Everything at Bates emphasizes the school’s close-knit community atmosphere. Says a student: “The best aspect of Bates is that there are lots of different kinds of intelligent people. They really expanded my beliefs.” Life at Bates is said to revolve around the residences, the site of most cerebration and celebration alike. Since the town of Lewiston doesn’t have a lot of nightlife, students stick to campus for fun. Many of the houses off-campus or on Frye Street hold parties on any given night. Nothing too out-of-control happens due to security’s watchful eye and a ban on hard alcohol. The college hosts events every day and every weekend for those who want to have fun without alcohol. The Bates Outing Club is the most popular extracurricular organization; in fact, students are automatically registered as members when they arrive on campus. The club allows students to borrow backpacks, bikes, and tents at no cost, and it sponsors outings to the beach, mountains, and Maine ski resorts several times each semester. The shooting club is also a favorite, along with a sailing club. Both men’s and women’s hockey are very popular, attracting many fans while enjoying success in their respective divisions. Student organizations sometimes sponsor trips to Portland and Freeport, the latter town a quaint shopper’s-paradise. The Bates Museum of Art specializes in Maine artists, but in April and May, studio art majors showcase their works there. The annual Gala is a college-wide formal featuring a live orchestra or band. Bates brings in a number of lecturers each year. The annual Lobster Bake is a huge feast at the beach, with all-you-can-eat lobster and clams. Finding an equilibrium between amusement and academics comes easily to Bates students. A senior biology major writes, “ There is a great balance between academics and fun on any day of the week. It’s not like other colleges where students work all week and party all weekend. At Bates, every day is a combination of work and play.

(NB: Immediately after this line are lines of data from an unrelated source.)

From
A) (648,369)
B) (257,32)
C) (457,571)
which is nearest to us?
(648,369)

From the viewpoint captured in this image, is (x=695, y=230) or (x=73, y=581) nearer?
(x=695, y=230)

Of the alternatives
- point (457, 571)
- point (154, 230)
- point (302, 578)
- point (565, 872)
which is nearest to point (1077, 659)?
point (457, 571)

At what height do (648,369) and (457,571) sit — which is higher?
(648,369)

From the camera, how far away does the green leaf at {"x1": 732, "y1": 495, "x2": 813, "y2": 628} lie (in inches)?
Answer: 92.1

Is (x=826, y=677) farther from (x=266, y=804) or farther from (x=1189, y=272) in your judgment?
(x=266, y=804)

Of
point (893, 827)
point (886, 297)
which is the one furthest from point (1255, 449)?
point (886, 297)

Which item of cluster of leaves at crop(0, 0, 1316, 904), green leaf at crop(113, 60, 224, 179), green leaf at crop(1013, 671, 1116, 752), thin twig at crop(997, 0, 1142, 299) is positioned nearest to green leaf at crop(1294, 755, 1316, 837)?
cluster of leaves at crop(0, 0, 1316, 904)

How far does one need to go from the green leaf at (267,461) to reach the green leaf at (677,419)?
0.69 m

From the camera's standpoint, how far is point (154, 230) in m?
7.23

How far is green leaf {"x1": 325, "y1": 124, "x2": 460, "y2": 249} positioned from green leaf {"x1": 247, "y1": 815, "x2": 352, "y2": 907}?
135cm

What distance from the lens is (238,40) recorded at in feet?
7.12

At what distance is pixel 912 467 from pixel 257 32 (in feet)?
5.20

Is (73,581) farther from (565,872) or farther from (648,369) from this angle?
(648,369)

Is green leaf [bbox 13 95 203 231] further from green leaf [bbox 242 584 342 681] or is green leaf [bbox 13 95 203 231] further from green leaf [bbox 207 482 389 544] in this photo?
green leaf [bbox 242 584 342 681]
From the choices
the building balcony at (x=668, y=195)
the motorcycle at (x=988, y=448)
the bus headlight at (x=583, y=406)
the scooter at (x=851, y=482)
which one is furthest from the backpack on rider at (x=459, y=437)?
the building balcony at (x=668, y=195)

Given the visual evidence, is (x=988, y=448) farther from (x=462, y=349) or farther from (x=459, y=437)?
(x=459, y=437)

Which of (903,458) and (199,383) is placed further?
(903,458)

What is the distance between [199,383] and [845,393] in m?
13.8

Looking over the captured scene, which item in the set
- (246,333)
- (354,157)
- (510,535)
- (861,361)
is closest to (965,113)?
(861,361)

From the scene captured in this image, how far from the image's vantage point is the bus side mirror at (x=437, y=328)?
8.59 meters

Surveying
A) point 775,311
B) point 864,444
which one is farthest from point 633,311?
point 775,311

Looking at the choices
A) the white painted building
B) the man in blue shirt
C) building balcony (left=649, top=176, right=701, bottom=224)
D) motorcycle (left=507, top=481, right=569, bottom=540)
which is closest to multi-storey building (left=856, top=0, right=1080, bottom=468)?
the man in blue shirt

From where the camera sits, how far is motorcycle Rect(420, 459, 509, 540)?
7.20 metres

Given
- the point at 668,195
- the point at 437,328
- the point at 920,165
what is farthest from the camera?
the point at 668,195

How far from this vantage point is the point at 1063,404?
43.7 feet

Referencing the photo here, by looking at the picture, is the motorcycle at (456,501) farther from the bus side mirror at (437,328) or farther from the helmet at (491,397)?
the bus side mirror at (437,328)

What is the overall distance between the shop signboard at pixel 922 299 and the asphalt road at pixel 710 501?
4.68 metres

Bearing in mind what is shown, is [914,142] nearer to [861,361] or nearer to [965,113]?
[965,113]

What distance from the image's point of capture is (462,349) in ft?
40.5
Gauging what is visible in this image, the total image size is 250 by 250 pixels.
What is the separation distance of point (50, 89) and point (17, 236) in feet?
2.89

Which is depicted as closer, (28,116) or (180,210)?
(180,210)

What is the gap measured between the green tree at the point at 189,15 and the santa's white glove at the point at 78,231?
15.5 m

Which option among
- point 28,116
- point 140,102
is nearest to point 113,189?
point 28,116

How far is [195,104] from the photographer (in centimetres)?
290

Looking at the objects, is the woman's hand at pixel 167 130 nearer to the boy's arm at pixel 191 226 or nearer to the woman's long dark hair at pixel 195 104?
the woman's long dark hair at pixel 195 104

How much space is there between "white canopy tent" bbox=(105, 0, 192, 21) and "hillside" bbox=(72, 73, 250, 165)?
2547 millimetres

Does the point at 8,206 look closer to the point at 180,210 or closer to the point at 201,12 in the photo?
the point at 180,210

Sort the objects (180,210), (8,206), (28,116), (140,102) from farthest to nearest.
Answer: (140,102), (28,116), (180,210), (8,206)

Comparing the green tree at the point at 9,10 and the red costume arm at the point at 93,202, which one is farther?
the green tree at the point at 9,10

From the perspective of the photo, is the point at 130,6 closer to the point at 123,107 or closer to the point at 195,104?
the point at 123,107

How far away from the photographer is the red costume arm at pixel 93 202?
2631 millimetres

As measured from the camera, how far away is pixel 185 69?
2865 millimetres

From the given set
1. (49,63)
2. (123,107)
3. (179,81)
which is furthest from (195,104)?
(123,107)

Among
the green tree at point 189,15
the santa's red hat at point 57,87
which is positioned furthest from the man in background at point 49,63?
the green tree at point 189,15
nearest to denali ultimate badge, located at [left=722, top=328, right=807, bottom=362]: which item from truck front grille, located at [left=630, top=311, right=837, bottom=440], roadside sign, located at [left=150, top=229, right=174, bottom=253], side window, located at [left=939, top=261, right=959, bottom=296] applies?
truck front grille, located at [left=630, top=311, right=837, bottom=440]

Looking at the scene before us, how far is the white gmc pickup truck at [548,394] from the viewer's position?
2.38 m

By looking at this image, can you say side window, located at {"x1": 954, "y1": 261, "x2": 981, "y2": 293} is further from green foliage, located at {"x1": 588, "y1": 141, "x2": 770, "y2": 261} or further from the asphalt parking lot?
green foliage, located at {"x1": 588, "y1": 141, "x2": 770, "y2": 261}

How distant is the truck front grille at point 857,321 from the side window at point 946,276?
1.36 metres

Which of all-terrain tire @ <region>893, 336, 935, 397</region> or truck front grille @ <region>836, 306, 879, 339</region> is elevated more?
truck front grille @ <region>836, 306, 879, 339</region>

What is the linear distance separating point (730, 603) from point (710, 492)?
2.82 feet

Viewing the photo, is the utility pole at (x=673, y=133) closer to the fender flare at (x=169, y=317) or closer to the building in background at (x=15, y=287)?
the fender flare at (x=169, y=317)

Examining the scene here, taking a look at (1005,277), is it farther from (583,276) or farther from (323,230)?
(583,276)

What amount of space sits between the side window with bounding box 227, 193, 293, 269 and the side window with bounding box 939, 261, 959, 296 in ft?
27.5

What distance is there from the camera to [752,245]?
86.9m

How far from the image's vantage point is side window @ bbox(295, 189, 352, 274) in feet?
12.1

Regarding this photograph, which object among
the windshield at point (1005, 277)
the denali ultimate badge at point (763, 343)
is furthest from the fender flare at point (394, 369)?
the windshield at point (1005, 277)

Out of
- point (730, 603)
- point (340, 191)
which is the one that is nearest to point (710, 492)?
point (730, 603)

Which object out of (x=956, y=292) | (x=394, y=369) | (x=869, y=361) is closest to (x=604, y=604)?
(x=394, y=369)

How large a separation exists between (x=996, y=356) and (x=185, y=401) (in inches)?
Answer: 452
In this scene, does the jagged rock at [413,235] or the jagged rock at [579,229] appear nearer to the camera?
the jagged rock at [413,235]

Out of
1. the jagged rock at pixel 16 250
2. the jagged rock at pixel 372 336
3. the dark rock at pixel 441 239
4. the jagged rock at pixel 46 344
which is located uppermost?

Bates students of all political persuasions agree that the campus leans decidedly to the left. As one student says, “Bates is definitely left-leaning, and that is putting it mildly. But most teachers conduct classes with a fairly high level of political balance.”
I was a little concerned about job/graduate school placement after graduation, and I need to look further into this at Bates to better understand it. Two graduating senior women spoke very positively about their Bates experience but neither had job prospects. The Bates statistics on graduating seniors looked a little bleak with 10% of students unplaced in jobs or graduate schools. Here is a link to where graduates are continuing their educations. http://www.bates.edu/career/continuing-studies-fellowships-and-internships/ Eighty some odd percent get accepted to medical school.
For the students entering in fall of 201, about 27% of applicants were admitted. Bates is test optional, reviewing SATs, ACTs, and SAT subject tests if submitted.
30% were in the top 5% of their high school class. 45% were in the top 10% of the high school class. 65% were in the top 20% of the class.
If this report seems a little negative, it is colored by the tour guide who clearly did the school no favors in how he represented it.
Mid range scores:
Interestingly, Bates has a single cost and does not break the cost into tuition, fees, room and board etc.
Bates has a small endowment but manages to meet the full need of students. There are no merit awards.